Cortana, on the other hand, found me a vast collection of information on how machine learning had changed and improved Siri.
Then I tried another task, which was to play some music. I asked each assistant to find and play Leonard Cohen’s “Hallelujah” and “Suzanne” as well as Judy Collins singing “Amazing Grace” and “Air on a G String” by J.S. Bach. Both Amazon’s Alexa and Apple’s Siri could handle the requests. Microsoft’s Cortana managed to find Suzanne and Bach, but looking for Hallelujah got a connection to I Heart Radio while the request for Amazing Grace simply failed.
The important point this test demonstrated is that the combination of Amazon and Microsoft is going to be tough for Apple to beat if the two companies deliver on the promise to enable Alexa and Cortana to provide the best capabilities of both. That integration already seems to be underway. This week I started getting my Amazon delivery notices from Cortana as well as from Alexa.
Apple’s challenge for Siri is to deliver a combination of the most important capabilities that Alexa and Cortana will be able to perform once they are able to communication with each other this fall.
This keeps in mind that Alexa can support third-party skills that are essentially audio apps that can extend its capabilities far beyond anything that Siri can do now.
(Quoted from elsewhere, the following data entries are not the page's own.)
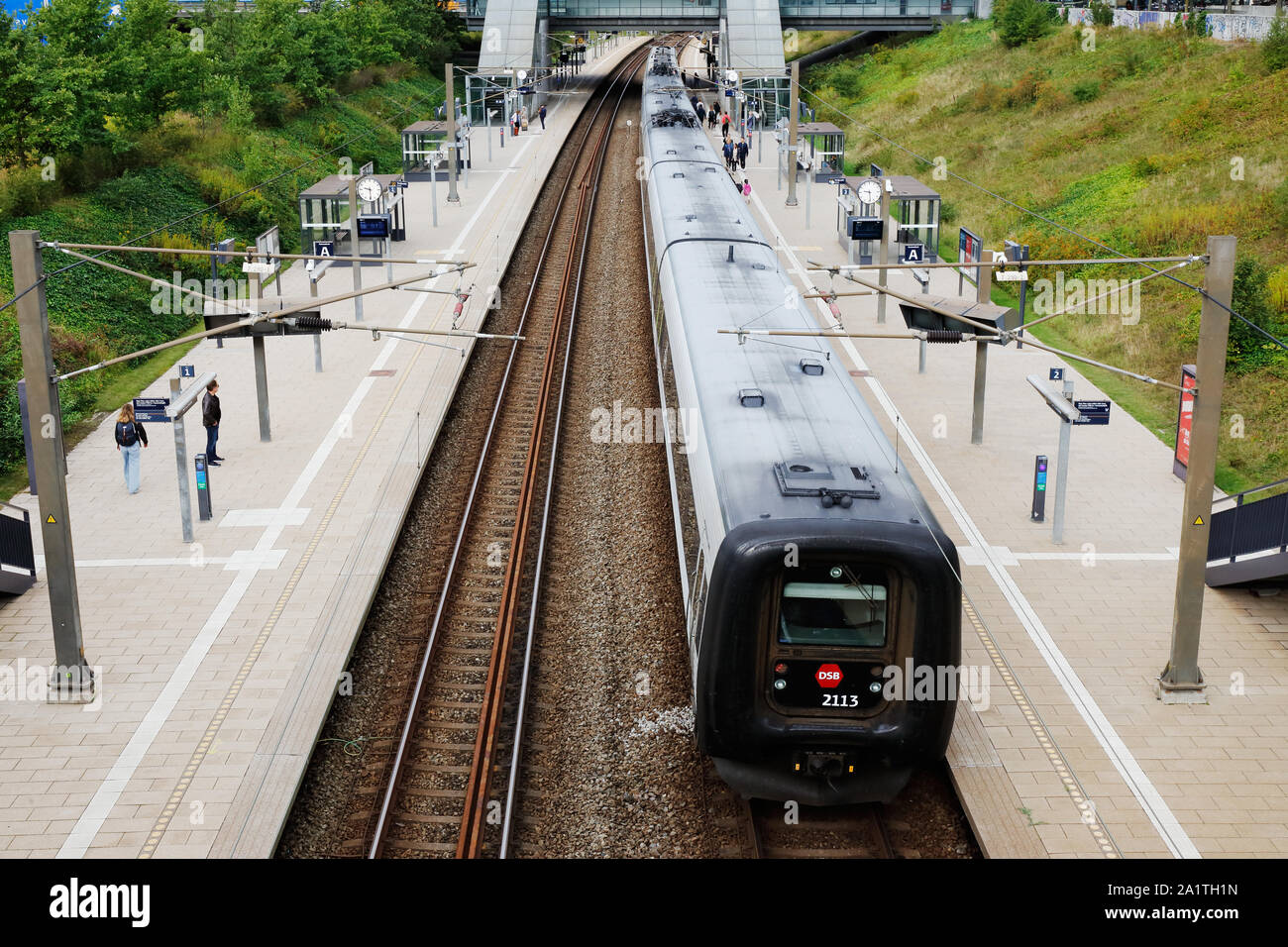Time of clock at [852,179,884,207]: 9:28
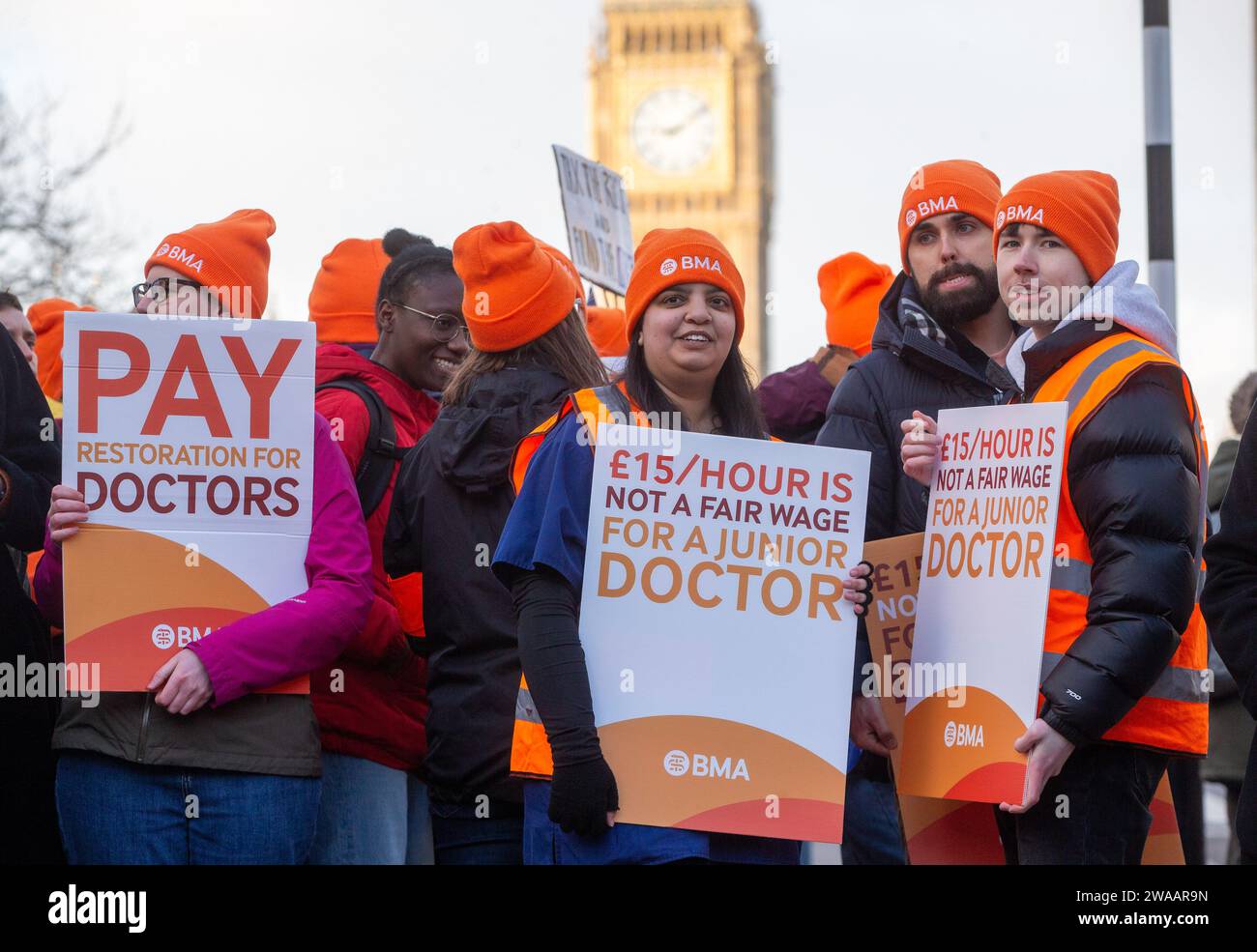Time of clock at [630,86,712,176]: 9:09
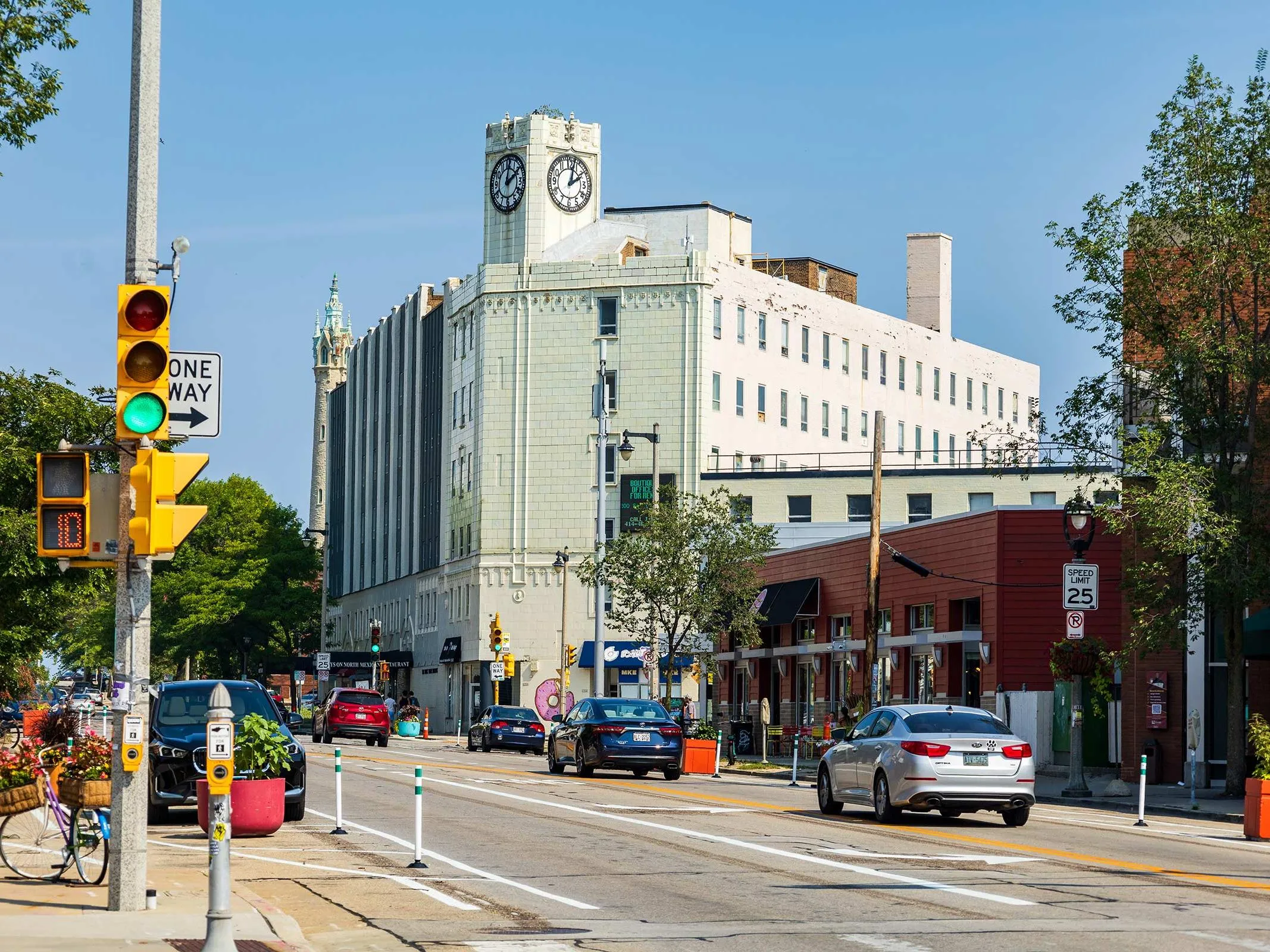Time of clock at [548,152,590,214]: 2:02
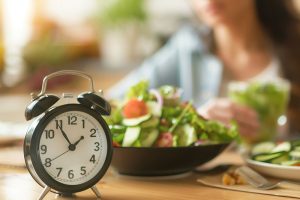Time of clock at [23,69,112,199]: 1:54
Without the extensibility and the powerful search provided by Amazon and Microsoft when these two assistants fully link up, Siri will become simply an amusement—a fun way to talk to your phone or tablet.
It’s pretty clear that Apple wants to be more than just an amusement, which is why Siri has been moved in to the same group that makes its highly successful iOS and MacOS software. But the question now becomes whether this can be done soon. Apple can’t simply wait until the next release of its operating software in 2018 or 2019, because by then the market battle may very well have been lost.
Worse, both Cortana and Alexa already exist in one form or another in Apple’s ecosystem. Cortana can already play music on your iPhone, for example and the Alexa app can play your music on your Echo. While you can’t use either app to buy things on Amazon (there’s another app for that) neither can Siri.
And that’s the core of the problem. Right now Siri simply can’t do what the other virtual assistants can do now which both Amazon and Microsoft are making a concerted effort to improve their assistants as fast as possible.
While Apple can probably help Siri catch up eventually, Apple has to speed up the pace of Siri development very soon. Federighi is probably Apple’s best chance at pulling that off, but it won't be easy.